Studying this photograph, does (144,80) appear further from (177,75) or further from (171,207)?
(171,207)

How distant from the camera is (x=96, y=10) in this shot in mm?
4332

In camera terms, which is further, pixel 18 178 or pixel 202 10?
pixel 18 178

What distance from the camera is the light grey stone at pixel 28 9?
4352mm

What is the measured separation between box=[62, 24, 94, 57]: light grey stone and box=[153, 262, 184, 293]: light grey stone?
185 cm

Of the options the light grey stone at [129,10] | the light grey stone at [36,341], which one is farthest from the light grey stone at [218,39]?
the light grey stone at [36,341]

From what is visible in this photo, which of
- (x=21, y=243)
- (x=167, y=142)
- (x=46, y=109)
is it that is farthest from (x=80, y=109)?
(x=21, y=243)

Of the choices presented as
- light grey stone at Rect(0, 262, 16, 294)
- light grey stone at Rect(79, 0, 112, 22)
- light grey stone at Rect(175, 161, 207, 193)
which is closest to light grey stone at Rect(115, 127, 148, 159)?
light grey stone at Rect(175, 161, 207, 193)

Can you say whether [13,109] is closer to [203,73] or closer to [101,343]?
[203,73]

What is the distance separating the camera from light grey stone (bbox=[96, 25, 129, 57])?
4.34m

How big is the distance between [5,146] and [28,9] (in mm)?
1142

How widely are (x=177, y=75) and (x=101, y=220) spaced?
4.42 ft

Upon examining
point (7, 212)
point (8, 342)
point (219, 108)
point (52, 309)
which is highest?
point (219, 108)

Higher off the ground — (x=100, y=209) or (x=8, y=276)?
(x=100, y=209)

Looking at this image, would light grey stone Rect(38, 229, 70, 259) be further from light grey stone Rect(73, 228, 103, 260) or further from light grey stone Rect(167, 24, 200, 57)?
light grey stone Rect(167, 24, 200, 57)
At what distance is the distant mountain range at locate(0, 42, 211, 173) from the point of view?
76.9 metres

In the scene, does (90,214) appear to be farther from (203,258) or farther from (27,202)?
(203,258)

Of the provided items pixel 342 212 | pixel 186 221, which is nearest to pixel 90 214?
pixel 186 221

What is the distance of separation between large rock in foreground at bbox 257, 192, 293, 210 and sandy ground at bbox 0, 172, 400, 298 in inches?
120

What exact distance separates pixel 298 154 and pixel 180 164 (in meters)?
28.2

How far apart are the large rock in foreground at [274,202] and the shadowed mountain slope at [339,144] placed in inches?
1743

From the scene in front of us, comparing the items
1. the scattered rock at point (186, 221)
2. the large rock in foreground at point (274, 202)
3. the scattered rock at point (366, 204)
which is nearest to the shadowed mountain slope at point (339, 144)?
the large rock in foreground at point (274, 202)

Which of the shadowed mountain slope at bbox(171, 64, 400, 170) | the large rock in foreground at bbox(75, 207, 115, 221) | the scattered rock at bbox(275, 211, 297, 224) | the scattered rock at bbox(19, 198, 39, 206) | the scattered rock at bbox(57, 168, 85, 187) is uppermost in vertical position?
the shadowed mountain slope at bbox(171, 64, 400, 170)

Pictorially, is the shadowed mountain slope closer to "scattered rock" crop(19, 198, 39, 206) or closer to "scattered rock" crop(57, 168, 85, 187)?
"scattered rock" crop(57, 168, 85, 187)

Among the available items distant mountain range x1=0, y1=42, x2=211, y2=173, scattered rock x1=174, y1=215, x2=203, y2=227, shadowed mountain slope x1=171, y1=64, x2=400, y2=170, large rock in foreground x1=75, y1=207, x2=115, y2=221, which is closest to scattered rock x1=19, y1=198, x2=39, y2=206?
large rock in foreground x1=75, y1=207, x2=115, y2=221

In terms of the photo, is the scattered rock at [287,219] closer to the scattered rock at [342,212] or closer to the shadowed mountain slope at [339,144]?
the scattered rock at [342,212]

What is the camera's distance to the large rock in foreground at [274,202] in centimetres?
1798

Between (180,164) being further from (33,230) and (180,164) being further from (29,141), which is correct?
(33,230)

========================

Copy the data from the line that contains "What is the distance separating" to the line that contains "76.9 metres", reproducing those lines word for word.

What is the distance separating the camera from light grey stone (bbox=[96, 25, 129, 57])?
4.34m

How big is the distance between [5,146] and [28,9] (in mm)?
1142

How widely are (x=177, y=75) and (x=101, y=220) spaced?
4.42 ft

Upon examining
point (7, 212)
point (8, 342)
point (219, 108)
point (52, 309)
which is highest?
point (219, 108)

Higher off the ground — (x=100, y=209) or (x=8, y=276)?
(x=100, y=209)

Looking at this image, would light grey stone Rect(38, 229, 70, 259) be further from light grey stone Rect(73, 228, 103, 260) or further from light grey stone Rect(167, 24, 200, 57)?
light grey stone Rect(167, 24, 200, 57)
At what distance is the distant mountain range at locate(0, 42, 211, 173) from the point of view?
76.9 metres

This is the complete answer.